== DATA TO PROCESS ==

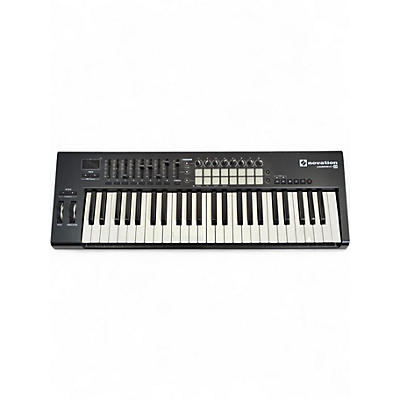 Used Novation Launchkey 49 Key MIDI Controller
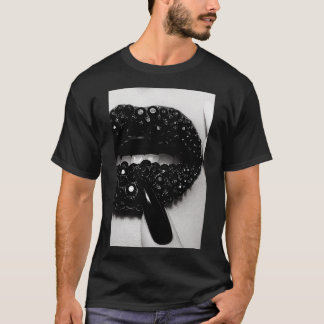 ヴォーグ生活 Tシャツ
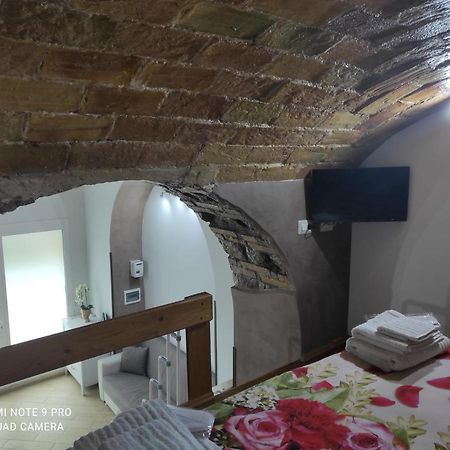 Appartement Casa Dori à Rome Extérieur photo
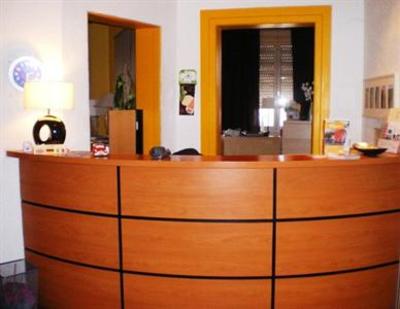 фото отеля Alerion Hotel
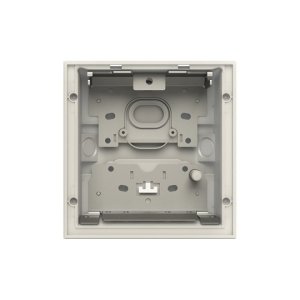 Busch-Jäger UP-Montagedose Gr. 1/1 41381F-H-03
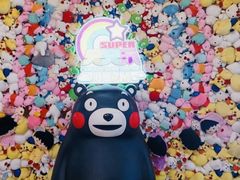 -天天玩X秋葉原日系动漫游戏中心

...

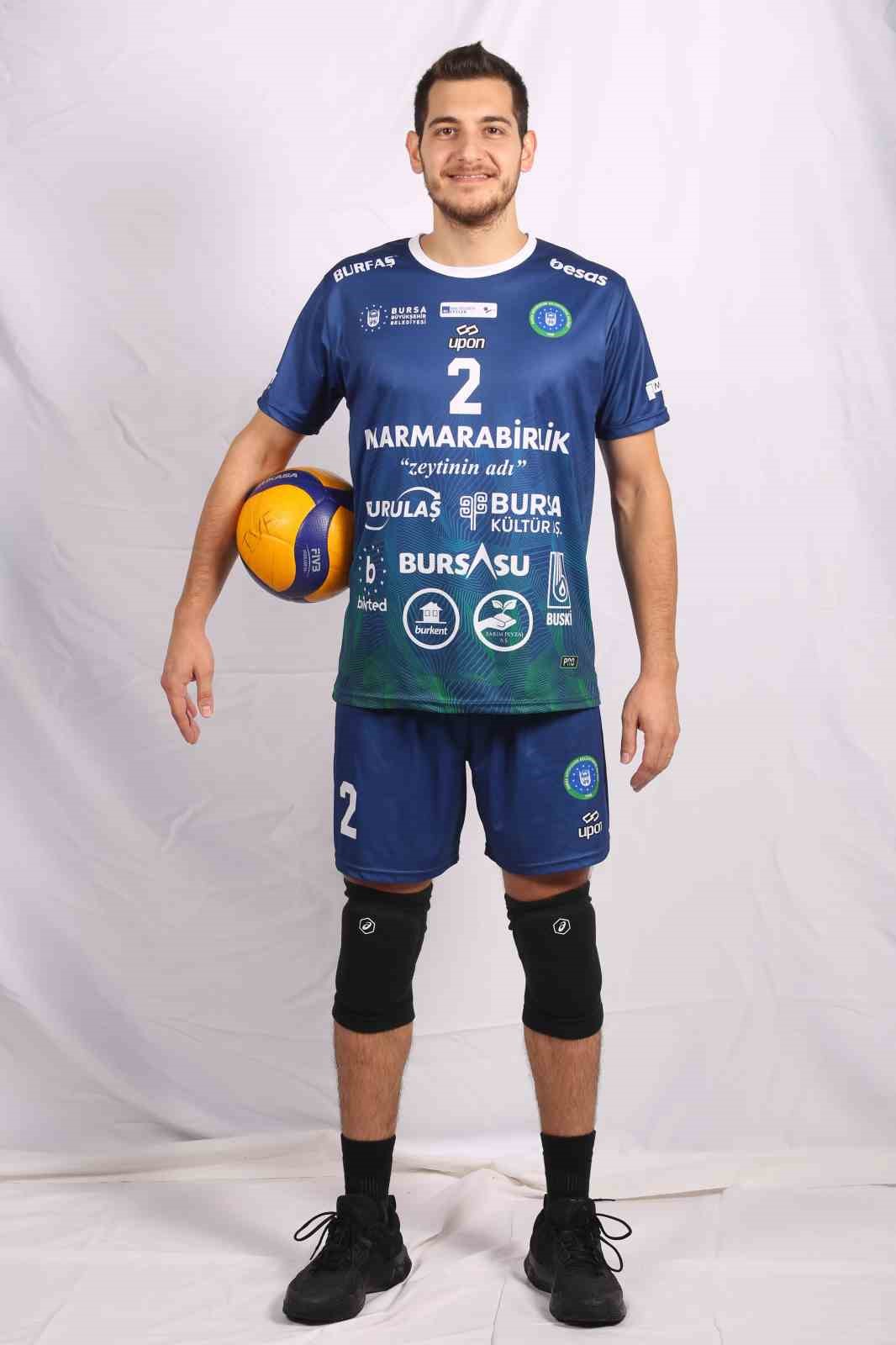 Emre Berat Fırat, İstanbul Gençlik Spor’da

--

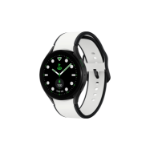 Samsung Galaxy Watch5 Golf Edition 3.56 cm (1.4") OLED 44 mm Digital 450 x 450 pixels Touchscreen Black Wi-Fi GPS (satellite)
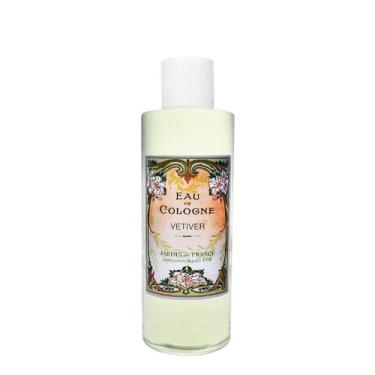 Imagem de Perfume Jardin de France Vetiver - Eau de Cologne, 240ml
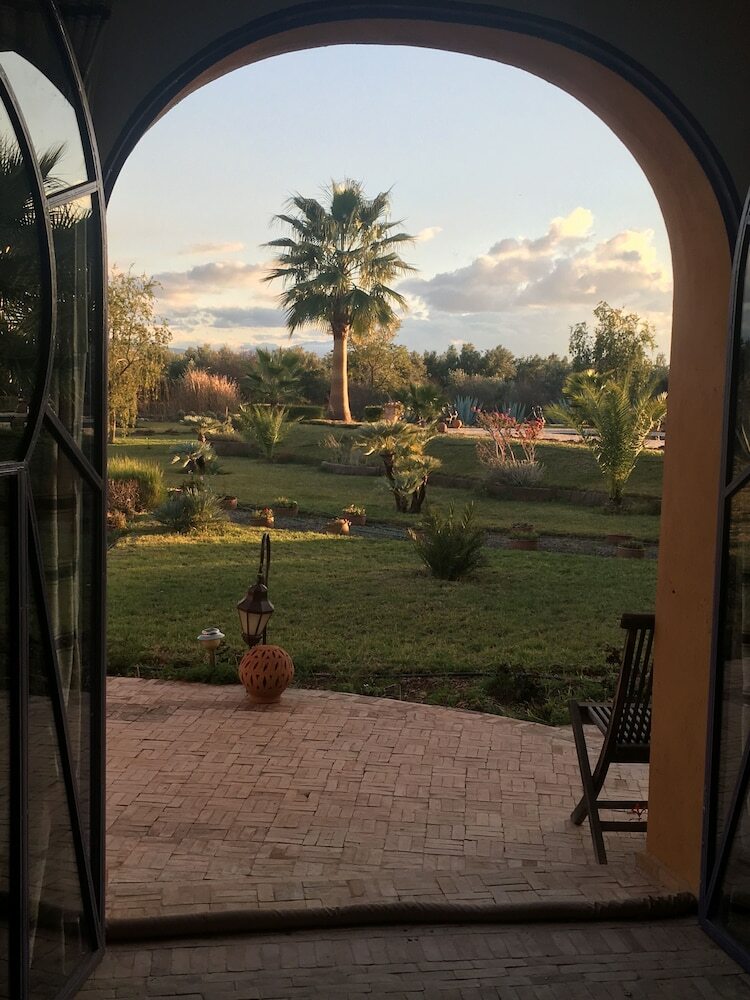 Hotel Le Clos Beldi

== WHAT IS REQUIRED ==
Take the lines above starting at the one containing "Used Novation Launchkey" and ending at the one containing "-天天玩X秋葉原日系动漫游戏中心", and print them again exactly, without pictures.

== EXERCISE OUTPUT ==
 Used Novation Launchkey 49 Key MIDI Controller
 ヴォーグ生活 Tシャツ
 Appartement Casa Dori à Rome Extérieur photo
 фото отеля Alerion Hotel
 Busch-Jäger UP-Montagedose Gr. 1/1 41381F-H-03
 -天天玩X秋葉原日系动漫游戏中心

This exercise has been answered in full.